STATED EXERCISE:
Below are some records; reproduce every one of them exactly.

ROWS:
..............................

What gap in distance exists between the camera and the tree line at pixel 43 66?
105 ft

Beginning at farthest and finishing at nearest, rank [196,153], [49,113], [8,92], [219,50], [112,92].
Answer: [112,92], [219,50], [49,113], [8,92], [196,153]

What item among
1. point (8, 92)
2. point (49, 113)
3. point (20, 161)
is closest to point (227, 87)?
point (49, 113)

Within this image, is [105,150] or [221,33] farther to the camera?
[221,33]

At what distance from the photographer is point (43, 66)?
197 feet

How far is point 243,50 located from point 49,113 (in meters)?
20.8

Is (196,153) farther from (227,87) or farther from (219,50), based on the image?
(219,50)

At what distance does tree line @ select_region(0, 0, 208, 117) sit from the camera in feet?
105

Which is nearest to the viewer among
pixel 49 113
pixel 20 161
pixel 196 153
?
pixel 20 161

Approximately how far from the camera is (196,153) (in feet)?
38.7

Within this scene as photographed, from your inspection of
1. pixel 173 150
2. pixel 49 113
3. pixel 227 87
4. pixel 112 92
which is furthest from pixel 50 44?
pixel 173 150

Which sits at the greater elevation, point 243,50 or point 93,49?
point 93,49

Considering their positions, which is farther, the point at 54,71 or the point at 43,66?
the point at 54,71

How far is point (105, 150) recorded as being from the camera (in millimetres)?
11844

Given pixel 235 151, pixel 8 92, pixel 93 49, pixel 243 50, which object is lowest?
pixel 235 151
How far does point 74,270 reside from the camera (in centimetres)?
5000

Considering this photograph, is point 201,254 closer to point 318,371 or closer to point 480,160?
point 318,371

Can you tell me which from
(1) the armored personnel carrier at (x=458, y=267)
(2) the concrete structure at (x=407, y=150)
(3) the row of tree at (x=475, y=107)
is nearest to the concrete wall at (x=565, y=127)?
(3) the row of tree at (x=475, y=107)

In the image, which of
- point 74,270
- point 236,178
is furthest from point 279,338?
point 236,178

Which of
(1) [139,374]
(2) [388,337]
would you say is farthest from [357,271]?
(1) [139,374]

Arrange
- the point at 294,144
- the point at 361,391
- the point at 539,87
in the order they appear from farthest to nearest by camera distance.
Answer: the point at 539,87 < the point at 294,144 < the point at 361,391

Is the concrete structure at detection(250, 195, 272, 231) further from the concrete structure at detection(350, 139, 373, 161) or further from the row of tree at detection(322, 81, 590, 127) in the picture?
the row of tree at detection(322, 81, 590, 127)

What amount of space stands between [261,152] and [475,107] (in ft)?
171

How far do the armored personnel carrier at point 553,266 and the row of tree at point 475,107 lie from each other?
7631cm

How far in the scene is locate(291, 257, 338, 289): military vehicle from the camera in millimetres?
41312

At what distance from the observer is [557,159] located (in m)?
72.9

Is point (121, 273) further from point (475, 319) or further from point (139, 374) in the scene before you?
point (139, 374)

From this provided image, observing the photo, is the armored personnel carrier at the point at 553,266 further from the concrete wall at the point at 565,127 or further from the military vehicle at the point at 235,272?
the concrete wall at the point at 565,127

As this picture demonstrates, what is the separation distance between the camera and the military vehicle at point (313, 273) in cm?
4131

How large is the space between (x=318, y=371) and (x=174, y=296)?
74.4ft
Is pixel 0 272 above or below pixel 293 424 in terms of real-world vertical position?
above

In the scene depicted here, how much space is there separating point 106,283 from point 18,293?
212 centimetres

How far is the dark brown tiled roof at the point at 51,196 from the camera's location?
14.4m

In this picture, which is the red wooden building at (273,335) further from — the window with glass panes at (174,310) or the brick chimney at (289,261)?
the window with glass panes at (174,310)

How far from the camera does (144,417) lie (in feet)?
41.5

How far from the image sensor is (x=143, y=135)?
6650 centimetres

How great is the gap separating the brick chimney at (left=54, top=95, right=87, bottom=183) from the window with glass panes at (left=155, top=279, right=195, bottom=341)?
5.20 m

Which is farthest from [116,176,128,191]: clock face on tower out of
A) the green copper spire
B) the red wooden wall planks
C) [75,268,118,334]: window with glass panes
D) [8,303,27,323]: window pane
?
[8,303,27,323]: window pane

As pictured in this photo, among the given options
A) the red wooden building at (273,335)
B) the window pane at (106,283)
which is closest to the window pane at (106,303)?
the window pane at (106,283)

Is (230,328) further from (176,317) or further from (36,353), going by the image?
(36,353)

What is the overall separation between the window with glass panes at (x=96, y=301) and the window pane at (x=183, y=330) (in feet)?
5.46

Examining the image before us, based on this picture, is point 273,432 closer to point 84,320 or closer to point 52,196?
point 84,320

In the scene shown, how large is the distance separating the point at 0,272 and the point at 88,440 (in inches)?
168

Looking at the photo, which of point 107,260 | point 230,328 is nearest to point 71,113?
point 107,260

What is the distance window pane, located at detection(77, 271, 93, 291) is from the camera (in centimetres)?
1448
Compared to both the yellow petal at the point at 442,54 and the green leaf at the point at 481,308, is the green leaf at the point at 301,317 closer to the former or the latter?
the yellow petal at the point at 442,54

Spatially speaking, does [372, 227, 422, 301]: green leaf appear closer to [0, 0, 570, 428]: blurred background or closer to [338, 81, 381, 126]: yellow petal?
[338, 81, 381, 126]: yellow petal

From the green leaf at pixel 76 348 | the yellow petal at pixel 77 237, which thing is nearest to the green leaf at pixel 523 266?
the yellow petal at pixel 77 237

..............................

RESPONSE:
What gap in distance exists between the camera and the tree line at pixel 43 66?
105 ft

Beginning at farthest and finishing at nearest, rank [196,153], [49,113], [8,92], [219,50], [112,92].
Answer: [112,92], [219,50], [49,113], [8,92], [196,153]

What item among
1. point (8, 92)
2. point (49, 113)
3. point (20, 161)
is closest to point (227, 87)?
point (49, 113)

Within this image, is [105,150] or [221,33] farther to the camera?
[221,33]

At what distance from the photographer is point (43, 66)?
197 feet

How far is point 243,50 located from point 49,113 (in meters)?
20.8

Is (196,153) farther from (227,87) or farther from (219,50), based on the image?
(219,50)

At what distance does tree line @ select_region(0, 0, 208, 117) sit from the camera in feet?
105

Which is nearest to the viewer among
pixel 49 113
pixel 20 161
pixel 196 153
?
pixel 20 161

Approximately how far from the camera is (196,153) (in feet)?
38.7

Within this scene as photographed, from your inspection of
1. pixel 173 150
2. pixel 49 113
3. pixel 227 87
4. pixel 112 92
which is furthest from pixel 50 44?
pixel 173 150

Which sits at the greater elevation, point 243,50 or point 93,49?
point 93,49

Considering their positions, which is farther, the point at 54,71 or the point at 43,66?
the point at 54,71

How far is point (105, 150) recorded as being from the camera (in millimetres)?
11844

Given pixel 235 151, pixel 8 92, pixel 93 49, pixel 243 50, which object is lowest?
pixel 235 151
How far does point 74,270 reside from the camera (in centimetres)?
5000

Considering this photograph, is point 201,254 closer to point 318,371 or closer to point 480,160?
point 318,371

Can you tell me which from
(1) the armored personnel carrier at (x=458, y=267)
(2) the concrete structure at (x=407, y=150)
(3) the row of tree at (x=475, y=107)
is nearest to the concrete wall at (x=565, y=127)?
(3) the row of tree at (x=475, y=107)

In the image, which of
- point 74,270
- point 236,178
is furthest from point 279,338?
point 236,178

Which of
(1) [139,374]
(2) [388,337]
would you say is farthest from [357,271]?
(1) [139,374]

Arrange
- the point at 294,144
- the point at 361,391
- the point at 539,87
in the order they appear from farthest to nearest by camera distance.
Answer: the point at 539,87 < the point at 294,144 < the point at 361,391

Is the concrete structure at detection(250, 195, 272, 231) further from the concrete structure at detection(350, 139, 373, 161) or further from the row of tree at detection(322, 81, 590, 127) in the picture?
the row of tree at detection(322, 81, 590, 127)

What amount of space stands between [261,152] and [475,107] (in ft)?
171

How far do the armored personnel carrier at point 553,266 and the row of tree at point 475,107 lie from each other?
7631cm

How far in the scene is locate(291, 257, 338, 289): military vehicle from the camera in millimetres?
41312

At what distance from the observer is [557,159] located (in m)?
72.9

Is point (121, 273) further from point (475, 319) or further from point (139, 374) in the scene before you?
point (139, 374)

From this provided image, observing the photo, is the armored personnel carrier at the point at 553,266 further from the concrete wall at the point at 565,127 or further from the military vehicle at the point at 235,272?
the concrete wall at the point at 565,127

As this picture demonstrates, what is the separation distance between the camera and the military vehicle at point (313, 273) in cm?
4131

How large is the space between (x=318, y=371) and (x=174, y=296)?
74.4ft
Is pixel 0 272 above or below pixel 293 424 in terms of real-world vertical position?
above

In the scene depicted here, how much space is there separating point 106,283 from point 18,293?
212 centimetres

How far is the dark brown tiled roof at the point at 51,196 from the camera's location?
14.4m

In this picture, which is the red wooden building at (273,335) further from — the window with glass panes at (174,310) or the brick chimney at (289,261)?
the window with glass panes at (174,310)

How far from the camera does (144,417) lie (in feet)?
41.5

How far from the image sensor is (x=143, y=135)?
6650 centimetres

How great is the gap separating the brick chimney at (left=54, top=95, right=87, bottom=183) from the window with glass panes at (left=155, top=279, right=195, bottom=341)?
5.20 m

Which is farthest from [116,176,128,191]: clock face on tower out of
A) the green copper spire
B) the red wooden wall planks
C) [75,268,118,334]: window with glass panes
D) [8,303,27,323]: window pane
?
[8,303,27,323]: window pane

As pictured in this photo, among the given options
A) the red wooden building at (273,335)
B) the window pane at (106,283)
which is closest to the window pane at (106,303)?
the window pane at (106,283)

Is (230,328) further from (176,317) or further from (36,353), going by the image?
(36,353)

What is the overall separation between the window with glass panes at (x=96, y=301) and the window pane at (x=183, y=330) (in feet)?
5.46

Examining the image before us, based on this picture, is point 273,432 closer to point 84,320 or closer to point 52,196?
point 84,320

In the scene shown, how large is the distance separating the point at 0,272 and the point at 88,440 (in inches)?
168

Looking at the photo, which of point 107,260 | point 230,328 is nearest to point 71,113?
point 107,260

What is the distance window pane, located at detection(77, 271, 93, 291) is from the camera (in centimetres)?
1448
Compared to both the yellow petal at the point at 442,54 and the green leaf at the point at 481,308, is the green leaf at the point at 301,317 closer to the former or the latter?
the yellow petal at the point at 442,54

Spatially speaking, does [372, 227, 422, 301]: green leaf appear closer to [0, 0, 570, 428]: blurred background or closer to [338, 81, 381, 126]: yellow petal?
[338, 81, 381, 126]: yellow petal

From the green leaf at pixel 76 348 | the yellow petal at pixel 77 237, which thing is nearest to the green leaf at pixel 523 266?
the yellow petal at pixel 77 237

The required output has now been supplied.